Before cleanup can begin, the actual system damage must be discerned. This can be quite time consuming, but should lead into some of the insight as to the nature of the incident, and aid investigation and prosecution. It is best to compare previous backups or original tapes when possible; advance preparation is the key. If the system supports centralized logging (most do), go back over the logs and look for abnormalities. If process accounting and connect time accounting is enabled, look for patterns of system usage. To a lesser extent, disk usage may shed light on the incident. Accounting can provide much helpful information in an analysis of an incident and subsequent prosecution.
Once the damage has been assessed, it is necessary to develop a plan for system cleanup. In general, bringing up services in the order of demand to allow a minimum of user inconvenience is the best practice. Understand that the proper recovery procedures for the system are extremely important and should be specific to the site.
It may be necessary to go back to the original distributed tapes and recustomize the system. To facilitate this worst case scenario, a record of the original systems setup and each customization change should be kept current with each change to the system.
Once you believe that a system has been restored to a "safe" state, it is still possible that holes and even traps could be lurking in the system. In the follow-up stage, the system should be monitored for items that may have been missed during the cleanup stage. It would be prudent to utilize some of the tools mentioned in section 18.104.22.168 (e.g., COPS) as a start. Remember, these tools don't replace continual system monitoring and good systems administration procedures.
As discussed in section 5.6, a security log can be most valuable during this phase of removing vulnerabilities. There are two considerations here; the first is to keep logs of the procedures that have been used to make the system secure again.

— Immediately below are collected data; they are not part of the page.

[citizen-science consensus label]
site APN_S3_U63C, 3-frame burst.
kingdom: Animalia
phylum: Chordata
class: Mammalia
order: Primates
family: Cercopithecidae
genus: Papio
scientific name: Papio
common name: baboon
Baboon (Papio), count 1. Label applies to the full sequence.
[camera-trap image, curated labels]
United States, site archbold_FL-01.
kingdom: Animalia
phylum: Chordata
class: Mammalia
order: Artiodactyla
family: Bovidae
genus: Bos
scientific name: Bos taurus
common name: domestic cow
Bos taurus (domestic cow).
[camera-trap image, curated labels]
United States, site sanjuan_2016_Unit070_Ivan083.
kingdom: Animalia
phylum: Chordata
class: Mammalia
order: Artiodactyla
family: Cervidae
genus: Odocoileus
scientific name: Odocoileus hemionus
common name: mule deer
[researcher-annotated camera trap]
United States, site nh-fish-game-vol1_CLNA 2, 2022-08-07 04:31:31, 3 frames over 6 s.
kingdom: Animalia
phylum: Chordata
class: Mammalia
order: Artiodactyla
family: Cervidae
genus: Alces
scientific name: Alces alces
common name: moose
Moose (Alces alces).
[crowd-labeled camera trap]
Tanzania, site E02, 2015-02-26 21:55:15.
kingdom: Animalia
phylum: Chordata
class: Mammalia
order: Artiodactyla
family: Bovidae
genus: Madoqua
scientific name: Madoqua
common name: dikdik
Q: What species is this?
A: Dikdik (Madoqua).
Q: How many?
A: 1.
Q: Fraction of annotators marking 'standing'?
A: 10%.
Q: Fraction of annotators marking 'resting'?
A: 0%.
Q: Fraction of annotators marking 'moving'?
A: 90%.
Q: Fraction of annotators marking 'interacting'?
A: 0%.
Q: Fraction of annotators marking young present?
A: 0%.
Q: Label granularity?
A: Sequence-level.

This should include command procedures (e.g., shell scripts) that can be run on a periodic basis to recheck the security. Second, keep logs of important system events. These can be referenced when trying to determine the extent of the damage of a given incident.
After an incident, it is prudent to write a report describing the incident, method of discovery, correction procedure, monitoring procedure, and a summary of lesson learned. This will aid in the clear understanding of the problem. Remember, it is difficult to learn from an incident if you don't understand the source.
Security is a dynamic, not static process. Sites are dependent on the nature of security available at each site, and the array of devices and methods that will help promote security. Keeping up with the security area of the computer industry and their methods will assure a security manager of taking advantage of the latest technology.
Keep an on site collection of books, lists, information sources, etc., as guides and references for securing the system. Keep this collection up to date. Remember, as systems change, so do security methods and problems.
Form a subgroup of system administration personnel that will be the core security staff. This will allow discussions of security problems and multiple views of the site's security issues. This subgroup can also act to develop the site security policy and make suggested changes as necessary to ensure site security.
If an incident is based on poor policy, and unless the policy is changed, then one is doomed to repeat the past. Once a site has recovered from and incident, site policy and procedures should be reviewed to encompass changes to prevent similar incidents. Even without an incident, it would be prudent to review policies and procedures on a regular basis. Reviews are imperative due to today's changing computing environments.
A problem reporting procedure should be implemented to describe, in detail, the incident and the solutions to the incident. Each incident should be reviewed by the site security subgroup to allow understanding of the incident with possible suggestions to the site policy and procedures.